◆ Problem description:
An exact copy of the data is required, with no pictures in it.

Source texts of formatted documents
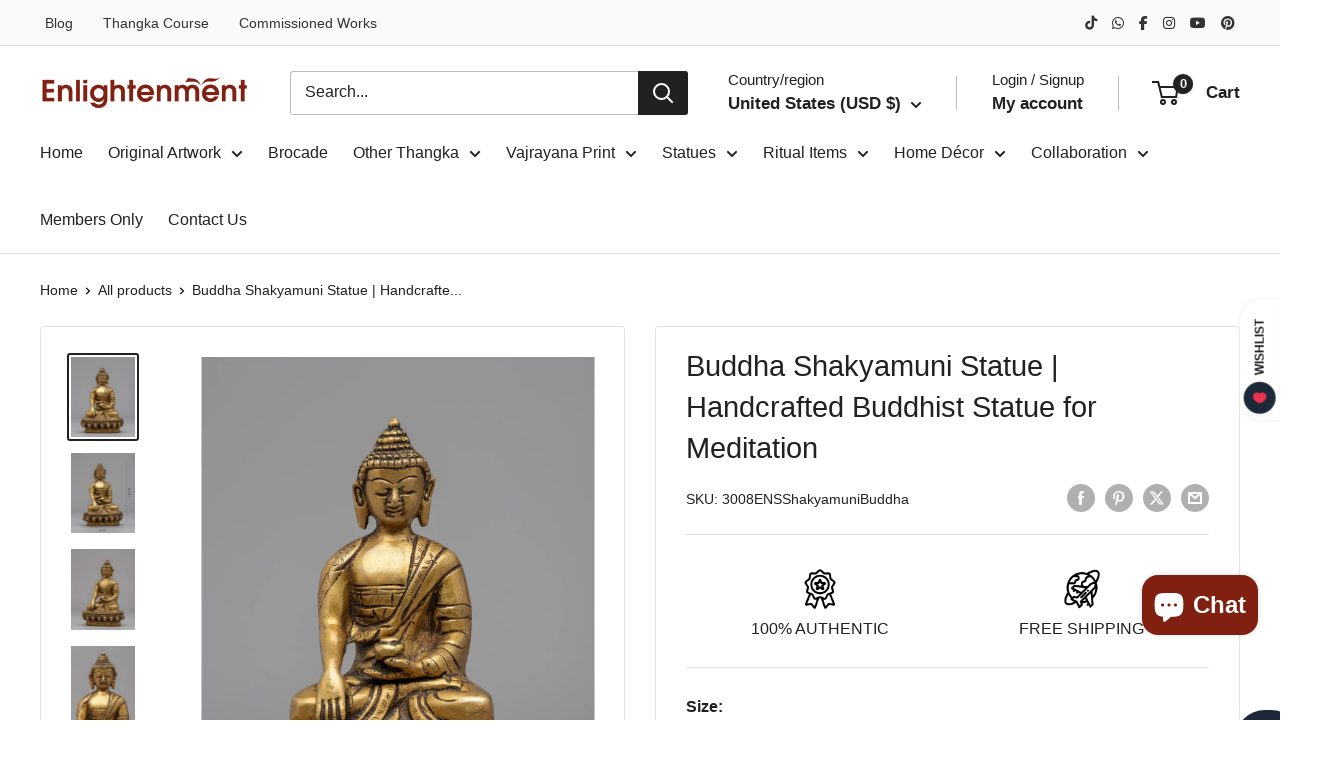

--- FILE ---
content_type: text/html; charset=utf-8
request_url: https://www.google.com/recaptcha/api2/aframe
body_size: 135
content:
<!DOCTYPE HTML><html><head><meta http-equiv="content-type" content="text/html; charset=UTF-8"></head><body><script nonce="7TV3r2ujXhr6avVW2p15AA">/** Anti-fraud and anti-abuse applications only. See google.com/recaptcha */ try{var clients={'sodar':'https://pagead2.googlesyndication.com/pagead/sodar?'};window.addEventListener("message",function(a){try{if(a.source===window.parent){var b=JSON.parse(a.data);var c=clients[b['id']];if(c){var d=document.createElement('img');d.src=c+b['params']+'&rc='+(localStorage.getItem("rc::a")?sessionStorage.getItem("rc::b"):"");window.document.body.appendChild(d);sessionStorage.setItem("rc::e",parseInt(sessionStorage.getItem("rc::e")||0)+1);localStorage.setItem("rc::h",'1769382191196');}}}catch(b){}});window.parent.postMessage("_grecaptcha_ready", "*");}catch(b){}</script></body></html>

◆ Output of the exercise:
--- FILE ---
content_type: text/html; charset=utf-8
request_url: https://www.google.com/recaptcha/api2/aframe
body_size: 135
content:
<!DOCTYPE HTML><html><head><meta http-equiv="content-type" content="text/html; charset=UTF-8"></head><body><script nonce="7TV3r2ujXhr6avVW2p15AA">/** Anti-fraud and anti-abuse applications only. See google.com/recaptcha */ try{var clients={'sodar':'https://pagead2.googlesyndication.com/pagead/sodar?'};window.addEventListener("message",function(a){try{if(a.source===window.parent){var b=JSON.parse(a.data);var c=clients[b['id']];if(c){var d=document.createElement('img');d.src=c+b['params']+'&rc='+(localStorage.getItem("rc::a")?sessionStorage.getItem("rc::b"):"");window.document.body.appendChild(d);sessionStorage.setItem("rc::e",parseInt(sessionStorage.getItem("rc::e")||0)+1);localStorage.setItem("rc::h",'1769382191196');}}}catch(b){}});window.parent.postMessage("_grecaptcha_ready", "*");}catch(b){}</script></body></html>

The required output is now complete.